===== Exercise inputs
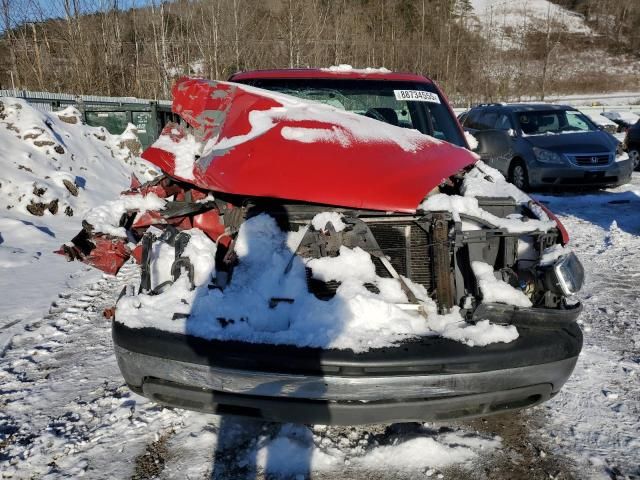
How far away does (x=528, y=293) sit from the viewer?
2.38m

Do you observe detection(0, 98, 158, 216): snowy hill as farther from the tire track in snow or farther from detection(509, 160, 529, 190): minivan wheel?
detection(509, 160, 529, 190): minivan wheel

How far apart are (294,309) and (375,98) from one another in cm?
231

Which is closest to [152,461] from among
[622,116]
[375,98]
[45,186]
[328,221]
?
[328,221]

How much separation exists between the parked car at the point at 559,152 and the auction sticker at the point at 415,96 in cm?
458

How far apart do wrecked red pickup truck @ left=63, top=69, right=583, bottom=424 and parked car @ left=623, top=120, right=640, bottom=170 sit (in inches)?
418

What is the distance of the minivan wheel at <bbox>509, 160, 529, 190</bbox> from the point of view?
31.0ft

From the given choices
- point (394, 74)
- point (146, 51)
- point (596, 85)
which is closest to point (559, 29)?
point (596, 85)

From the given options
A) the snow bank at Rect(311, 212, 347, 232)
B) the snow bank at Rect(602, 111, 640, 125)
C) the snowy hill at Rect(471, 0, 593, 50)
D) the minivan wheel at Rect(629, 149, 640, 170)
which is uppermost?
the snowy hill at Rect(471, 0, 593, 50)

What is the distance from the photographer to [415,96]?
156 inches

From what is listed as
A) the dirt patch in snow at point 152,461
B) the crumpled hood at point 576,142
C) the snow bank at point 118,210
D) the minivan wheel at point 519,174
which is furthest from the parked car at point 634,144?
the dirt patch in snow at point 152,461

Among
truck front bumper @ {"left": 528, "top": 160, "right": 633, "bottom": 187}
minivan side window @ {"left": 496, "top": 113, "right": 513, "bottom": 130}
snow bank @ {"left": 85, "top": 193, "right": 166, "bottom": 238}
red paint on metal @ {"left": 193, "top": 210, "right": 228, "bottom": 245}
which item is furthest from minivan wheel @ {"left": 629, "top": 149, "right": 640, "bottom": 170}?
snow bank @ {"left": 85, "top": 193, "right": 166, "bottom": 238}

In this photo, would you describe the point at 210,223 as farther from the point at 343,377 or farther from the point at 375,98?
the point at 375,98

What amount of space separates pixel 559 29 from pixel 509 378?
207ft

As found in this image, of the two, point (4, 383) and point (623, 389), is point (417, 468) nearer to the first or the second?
==========
===== Exercise inputs
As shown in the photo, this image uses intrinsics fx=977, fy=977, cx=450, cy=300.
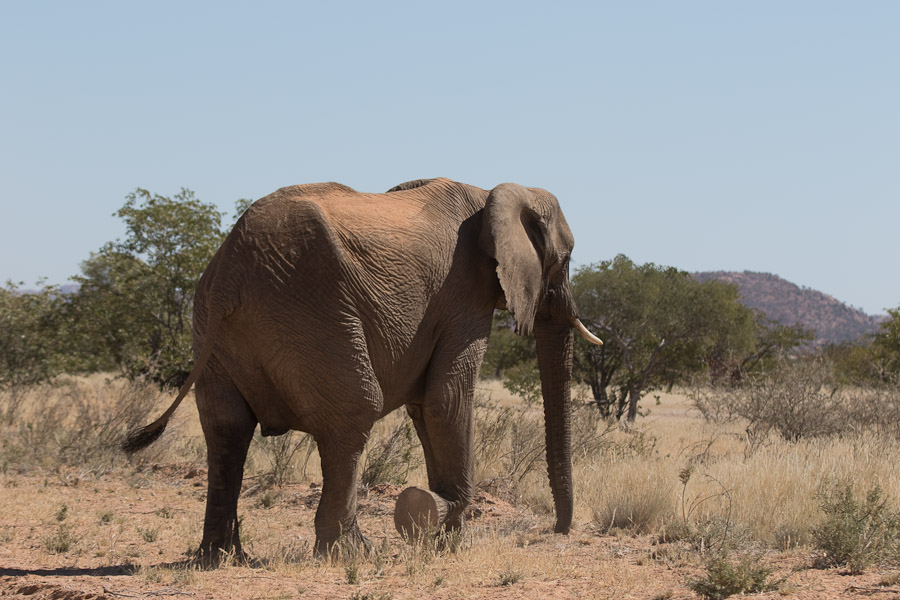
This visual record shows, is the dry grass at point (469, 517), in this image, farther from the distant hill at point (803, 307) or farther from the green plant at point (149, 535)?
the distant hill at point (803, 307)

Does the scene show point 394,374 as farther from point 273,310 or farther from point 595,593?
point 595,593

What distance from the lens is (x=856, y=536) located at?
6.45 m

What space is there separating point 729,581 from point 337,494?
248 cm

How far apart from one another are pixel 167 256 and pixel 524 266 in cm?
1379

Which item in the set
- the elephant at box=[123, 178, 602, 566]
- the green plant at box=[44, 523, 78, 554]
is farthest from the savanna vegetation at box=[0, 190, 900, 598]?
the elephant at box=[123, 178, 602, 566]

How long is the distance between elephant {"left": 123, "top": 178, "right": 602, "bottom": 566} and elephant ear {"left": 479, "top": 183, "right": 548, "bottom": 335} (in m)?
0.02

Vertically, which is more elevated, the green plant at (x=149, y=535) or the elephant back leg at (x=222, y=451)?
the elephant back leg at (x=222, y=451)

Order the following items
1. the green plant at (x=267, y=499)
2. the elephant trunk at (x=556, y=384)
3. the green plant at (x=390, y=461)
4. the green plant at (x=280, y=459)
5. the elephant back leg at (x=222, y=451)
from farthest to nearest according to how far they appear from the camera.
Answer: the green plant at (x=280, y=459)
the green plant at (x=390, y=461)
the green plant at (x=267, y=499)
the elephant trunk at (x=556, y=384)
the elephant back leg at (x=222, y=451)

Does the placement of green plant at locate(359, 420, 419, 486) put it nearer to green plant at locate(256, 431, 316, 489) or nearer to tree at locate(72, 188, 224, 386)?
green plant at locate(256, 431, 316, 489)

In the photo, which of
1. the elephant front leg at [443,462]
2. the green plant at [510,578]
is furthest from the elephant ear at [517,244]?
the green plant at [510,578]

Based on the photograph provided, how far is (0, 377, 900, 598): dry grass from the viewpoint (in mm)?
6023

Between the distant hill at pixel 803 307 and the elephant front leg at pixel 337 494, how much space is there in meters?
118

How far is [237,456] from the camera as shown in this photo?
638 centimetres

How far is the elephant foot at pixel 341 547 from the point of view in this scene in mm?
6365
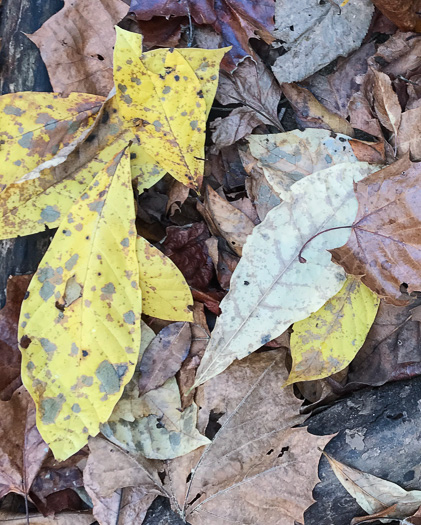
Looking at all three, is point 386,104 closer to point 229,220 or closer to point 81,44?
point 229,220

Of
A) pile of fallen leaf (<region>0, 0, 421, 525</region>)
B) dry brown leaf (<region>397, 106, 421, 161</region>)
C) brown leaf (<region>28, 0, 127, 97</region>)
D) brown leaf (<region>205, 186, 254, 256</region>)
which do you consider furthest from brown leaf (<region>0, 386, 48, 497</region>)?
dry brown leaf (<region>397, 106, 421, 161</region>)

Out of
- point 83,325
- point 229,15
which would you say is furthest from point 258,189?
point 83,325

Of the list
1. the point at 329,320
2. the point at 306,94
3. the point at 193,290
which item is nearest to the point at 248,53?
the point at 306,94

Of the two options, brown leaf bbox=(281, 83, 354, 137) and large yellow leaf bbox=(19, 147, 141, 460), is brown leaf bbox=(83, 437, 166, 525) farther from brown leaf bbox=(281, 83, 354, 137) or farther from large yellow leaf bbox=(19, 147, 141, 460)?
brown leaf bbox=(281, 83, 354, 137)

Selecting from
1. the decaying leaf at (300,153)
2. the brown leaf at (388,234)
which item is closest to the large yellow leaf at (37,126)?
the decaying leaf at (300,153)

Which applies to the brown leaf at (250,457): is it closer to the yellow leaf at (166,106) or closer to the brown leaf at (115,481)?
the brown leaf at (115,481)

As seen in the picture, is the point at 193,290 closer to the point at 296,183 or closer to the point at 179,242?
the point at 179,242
==========
What you need to do: Which lines in the material above contain the word "image"? List every one of them in full.

Reply to the task:
As found in this image, of the two, point (4, 383) and point (623, 389), is point (417, 468) nearer to the first or the second?
As shown in the photo, this image uses intrinsics fx=977, fy=977, cx=450, cy=300.
This visual record shows, is the dry grass at point (469, 517), in this image, farther from the distant hill at point (803, 307) or farther from the green plant at point (149, 535)?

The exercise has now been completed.